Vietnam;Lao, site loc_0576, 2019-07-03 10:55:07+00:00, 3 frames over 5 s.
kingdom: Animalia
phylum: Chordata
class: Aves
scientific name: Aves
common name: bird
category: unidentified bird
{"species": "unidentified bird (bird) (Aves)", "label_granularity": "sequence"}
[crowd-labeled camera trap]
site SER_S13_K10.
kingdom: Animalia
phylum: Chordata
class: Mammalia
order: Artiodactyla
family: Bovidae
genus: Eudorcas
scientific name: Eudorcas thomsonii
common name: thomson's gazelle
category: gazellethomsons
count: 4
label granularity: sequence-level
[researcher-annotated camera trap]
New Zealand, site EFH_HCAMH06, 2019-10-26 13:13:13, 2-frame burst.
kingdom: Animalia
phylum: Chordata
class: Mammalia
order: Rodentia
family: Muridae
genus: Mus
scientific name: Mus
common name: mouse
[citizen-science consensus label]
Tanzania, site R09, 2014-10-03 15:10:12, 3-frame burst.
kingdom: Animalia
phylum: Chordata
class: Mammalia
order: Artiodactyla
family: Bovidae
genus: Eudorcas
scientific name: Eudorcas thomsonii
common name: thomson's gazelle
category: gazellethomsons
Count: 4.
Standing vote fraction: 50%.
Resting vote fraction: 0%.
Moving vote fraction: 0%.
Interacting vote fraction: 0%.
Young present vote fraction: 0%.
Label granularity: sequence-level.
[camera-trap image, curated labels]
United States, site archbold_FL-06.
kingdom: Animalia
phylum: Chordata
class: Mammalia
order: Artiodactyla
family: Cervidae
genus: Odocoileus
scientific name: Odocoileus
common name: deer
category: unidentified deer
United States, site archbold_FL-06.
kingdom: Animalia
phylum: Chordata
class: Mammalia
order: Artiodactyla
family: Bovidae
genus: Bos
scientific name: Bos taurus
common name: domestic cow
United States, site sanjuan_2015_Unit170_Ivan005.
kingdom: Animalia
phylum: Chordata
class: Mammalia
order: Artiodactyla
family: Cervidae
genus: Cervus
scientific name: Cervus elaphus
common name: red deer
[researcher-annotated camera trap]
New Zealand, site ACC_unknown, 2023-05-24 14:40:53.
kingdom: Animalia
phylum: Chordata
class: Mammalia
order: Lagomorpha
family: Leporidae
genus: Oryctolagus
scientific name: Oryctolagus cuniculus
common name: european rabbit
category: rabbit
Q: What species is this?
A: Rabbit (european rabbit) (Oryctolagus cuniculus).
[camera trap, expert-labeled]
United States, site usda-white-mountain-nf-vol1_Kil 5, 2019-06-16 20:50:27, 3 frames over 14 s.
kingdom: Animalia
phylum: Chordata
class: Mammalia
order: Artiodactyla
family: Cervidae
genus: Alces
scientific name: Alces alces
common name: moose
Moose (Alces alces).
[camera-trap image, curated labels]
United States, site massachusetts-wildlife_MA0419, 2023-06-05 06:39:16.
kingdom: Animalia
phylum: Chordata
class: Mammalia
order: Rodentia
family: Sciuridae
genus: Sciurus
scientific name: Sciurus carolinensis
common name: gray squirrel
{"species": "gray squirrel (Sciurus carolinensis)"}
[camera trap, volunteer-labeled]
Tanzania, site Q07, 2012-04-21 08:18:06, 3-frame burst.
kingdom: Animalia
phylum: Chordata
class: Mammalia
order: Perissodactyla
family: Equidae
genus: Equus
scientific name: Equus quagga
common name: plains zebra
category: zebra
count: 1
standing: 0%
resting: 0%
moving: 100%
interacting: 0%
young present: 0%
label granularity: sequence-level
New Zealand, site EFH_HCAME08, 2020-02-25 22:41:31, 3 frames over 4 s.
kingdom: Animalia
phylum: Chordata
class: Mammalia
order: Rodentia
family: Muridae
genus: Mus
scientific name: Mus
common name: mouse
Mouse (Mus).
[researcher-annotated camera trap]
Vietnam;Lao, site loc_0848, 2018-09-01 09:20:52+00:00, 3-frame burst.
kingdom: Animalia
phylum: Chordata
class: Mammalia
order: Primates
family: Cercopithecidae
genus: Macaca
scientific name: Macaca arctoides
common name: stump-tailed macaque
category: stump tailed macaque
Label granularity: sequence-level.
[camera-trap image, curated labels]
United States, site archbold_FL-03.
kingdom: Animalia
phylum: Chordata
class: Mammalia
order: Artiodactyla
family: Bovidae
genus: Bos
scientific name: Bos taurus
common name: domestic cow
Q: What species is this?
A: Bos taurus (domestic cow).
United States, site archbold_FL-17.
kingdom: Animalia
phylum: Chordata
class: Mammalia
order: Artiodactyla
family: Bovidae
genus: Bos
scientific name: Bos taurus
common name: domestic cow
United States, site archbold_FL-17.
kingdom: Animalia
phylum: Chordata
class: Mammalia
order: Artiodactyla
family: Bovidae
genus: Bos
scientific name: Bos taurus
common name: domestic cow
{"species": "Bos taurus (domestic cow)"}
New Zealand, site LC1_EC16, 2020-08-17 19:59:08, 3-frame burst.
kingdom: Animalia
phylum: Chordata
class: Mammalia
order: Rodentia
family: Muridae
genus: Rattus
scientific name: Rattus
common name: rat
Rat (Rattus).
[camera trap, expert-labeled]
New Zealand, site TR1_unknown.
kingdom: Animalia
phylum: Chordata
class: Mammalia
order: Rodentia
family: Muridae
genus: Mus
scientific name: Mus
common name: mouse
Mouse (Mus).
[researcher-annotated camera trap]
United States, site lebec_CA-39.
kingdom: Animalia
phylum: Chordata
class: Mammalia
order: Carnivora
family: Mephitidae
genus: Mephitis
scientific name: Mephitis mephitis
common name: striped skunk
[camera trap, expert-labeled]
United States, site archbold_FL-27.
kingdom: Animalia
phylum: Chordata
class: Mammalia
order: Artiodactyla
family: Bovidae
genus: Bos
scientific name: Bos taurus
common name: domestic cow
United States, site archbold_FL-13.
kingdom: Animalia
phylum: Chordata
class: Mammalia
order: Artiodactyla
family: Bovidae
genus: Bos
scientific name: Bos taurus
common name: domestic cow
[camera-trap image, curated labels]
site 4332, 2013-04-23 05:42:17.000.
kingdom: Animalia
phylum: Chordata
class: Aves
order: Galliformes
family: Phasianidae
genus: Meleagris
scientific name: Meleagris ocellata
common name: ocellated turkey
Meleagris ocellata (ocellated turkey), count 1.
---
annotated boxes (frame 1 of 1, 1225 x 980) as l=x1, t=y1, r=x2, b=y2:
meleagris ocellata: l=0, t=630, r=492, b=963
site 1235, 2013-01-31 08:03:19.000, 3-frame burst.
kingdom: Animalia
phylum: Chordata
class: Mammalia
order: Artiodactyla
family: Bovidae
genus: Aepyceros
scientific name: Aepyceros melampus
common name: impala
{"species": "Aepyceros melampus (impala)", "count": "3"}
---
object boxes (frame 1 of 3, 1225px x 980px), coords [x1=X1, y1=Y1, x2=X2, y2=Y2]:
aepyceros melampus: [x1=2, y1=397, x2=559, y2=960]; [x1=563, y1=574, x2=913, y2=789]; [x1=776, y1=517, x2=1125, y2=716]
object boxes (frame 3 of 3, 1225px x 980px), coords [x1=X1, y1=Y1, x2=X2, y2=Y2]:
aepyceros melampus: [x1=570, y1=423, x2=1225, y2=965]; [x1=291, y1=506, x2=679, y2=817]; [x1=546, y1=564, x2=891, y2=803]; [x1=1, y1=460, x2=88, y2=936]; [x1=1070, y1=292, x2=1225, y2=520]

☆ ☆ ☆ ☆ ☆

**TRY IT**
Lines holding "Vietnam": copy each one from the records above.

**RESPONSE BOX**
Vietnam;Lao, site loc_0576, 2019-07-03 10:55:07+00:00, 3 frames over 5 s.
Vietnam;Lao, site loc_0848, 2018-09-01 09:20:52+00:00, 3-frame burst.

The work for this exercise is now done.